(Stored entries)
>>>

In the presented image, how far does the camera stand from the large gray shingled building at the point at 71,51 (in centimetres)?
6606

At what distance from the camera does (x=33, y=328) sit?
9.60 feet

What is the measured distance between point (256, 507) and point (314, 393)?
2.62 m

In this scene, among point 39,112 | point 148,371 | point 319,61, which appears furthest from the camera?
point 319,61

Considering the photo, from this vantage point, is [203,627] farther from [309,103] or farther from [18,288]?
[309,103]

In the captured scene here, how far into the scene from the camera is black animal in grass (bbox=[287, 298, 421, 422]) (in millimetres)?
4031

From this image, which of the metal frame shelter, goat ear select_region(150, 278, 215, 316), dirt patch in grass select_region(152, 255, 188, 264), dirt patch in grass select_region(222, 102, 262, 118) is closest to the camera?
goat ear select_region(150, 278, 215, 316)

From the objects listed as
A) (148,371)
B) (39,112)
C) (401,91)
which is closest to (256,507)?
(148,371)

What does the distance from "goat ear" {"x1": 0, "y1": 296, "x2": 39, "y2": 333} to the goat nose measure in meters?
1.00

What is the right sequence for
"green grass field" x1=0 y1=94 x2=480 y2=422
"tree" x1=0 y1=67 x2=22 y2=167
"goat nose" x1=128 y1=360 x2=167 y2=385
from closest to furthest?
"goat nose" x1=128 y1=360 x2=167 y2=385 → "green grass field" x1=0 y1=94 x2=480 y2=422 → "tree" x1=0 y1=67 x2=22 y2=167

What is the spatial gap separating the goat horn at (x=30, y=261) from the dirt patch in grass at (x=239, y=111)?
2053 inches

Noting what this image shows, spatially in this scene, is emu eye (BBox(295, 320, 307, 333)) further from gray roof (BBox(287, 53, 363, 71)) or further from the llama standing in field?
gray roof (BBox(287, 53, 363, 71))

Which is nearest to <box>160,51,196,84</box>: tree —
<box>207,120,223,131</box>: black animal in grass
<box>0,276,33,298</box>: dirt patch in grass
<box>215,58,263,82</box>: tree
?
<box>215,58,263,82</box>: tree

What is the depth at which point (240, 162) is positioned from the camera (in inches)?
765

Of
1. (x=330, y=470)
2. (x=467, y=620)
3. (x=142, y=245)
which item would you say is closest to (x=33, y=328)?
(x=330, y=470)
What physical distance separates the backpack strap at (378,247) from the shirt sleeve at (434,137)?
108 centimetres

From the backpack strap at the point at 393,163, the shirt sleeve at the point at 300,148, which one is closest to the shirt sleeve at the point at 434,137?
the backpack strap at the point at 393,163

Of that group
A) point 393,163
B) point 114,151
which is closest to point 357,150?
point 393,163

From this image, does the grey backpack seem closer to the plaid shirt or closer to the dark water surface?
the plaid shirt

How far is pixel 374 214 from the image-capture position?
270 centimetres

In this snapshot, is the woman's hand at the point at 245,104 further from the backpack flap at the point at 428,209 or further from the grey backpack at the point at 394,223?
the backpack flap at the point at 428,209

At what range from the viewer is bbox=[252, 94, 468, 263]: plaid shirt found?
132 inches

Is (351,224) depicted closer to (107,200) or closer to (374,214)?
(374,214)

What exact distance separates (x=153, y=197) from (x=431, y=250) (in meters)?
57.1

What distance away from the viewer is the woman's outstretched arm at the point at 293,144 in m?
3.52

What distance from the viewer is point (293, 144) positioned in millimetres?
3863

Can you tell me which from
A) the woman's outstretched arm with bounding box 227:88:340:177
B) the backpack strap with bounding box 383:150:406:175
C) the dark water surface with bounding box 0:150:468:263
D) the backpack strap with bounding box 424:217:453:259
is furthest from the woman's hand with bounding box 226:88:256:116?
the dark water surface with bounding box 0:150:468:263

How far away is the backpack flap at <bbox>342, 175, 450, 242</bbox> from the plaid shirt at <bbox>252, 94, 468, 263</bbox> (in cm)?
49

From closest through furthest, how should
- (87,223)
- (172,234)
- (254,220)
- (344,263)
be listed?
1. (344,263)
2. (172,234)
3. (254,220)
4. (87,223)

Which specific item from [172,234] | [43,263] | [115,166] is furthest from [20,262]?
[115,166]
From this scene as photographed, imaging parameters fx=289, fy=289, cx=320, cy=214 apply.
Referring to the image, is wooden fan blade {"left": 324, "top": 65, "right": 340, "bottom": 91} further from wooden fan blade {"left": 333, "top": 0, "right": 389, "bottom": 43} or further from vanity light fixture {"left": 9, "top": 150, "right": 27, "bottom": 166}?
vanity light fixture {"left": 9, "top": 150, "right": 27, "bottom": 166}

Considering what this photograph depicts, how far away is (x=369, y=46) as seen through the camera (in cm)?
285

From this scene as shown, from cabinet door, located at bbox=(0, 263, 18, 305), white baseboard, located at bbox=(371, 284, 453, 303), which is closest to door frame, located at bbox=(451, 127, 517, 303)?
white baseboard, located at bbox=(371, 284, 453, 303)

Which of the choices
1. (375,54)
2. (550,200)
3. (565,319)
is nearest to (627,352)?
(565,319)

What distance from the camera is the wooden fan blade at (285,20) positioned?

<<<

• Job: Please output the records as a Markdown table with the columns Row and Line, starting at the line containing "Considering what this" and running through the end of the records, both ends included. Number each row and leave out blank lines.

• Response:
| Row | Line |
|---|---|
| 1 | Considering what this photograph depicts, how far away is (x=369, y=46) as seen through the camera (in cm)? |
| 2 | 285 |
| 3 | From this scene as shown, from cabinet door, located at bbox=(0, 263, 18, 305), white baseboard, located at bbox=(371, 284, 453, 303), which is closest to door frame, located at bbox=(451, 127, 517, 303)? |
| 4 | white baseboard, located at bbox=(371, 284, 453, 303) |
| 5 | Which of the choices |
| 6 | 1. (375,54) |
| 7 | 2. (550,200) |
| 8 | 3. (565,319) |
| 9 | is nearest to (627,352)? |
| 10 | (565,319) |
| 11 | What distance from the camera is the wooden fan blade at (285,20) positioned? |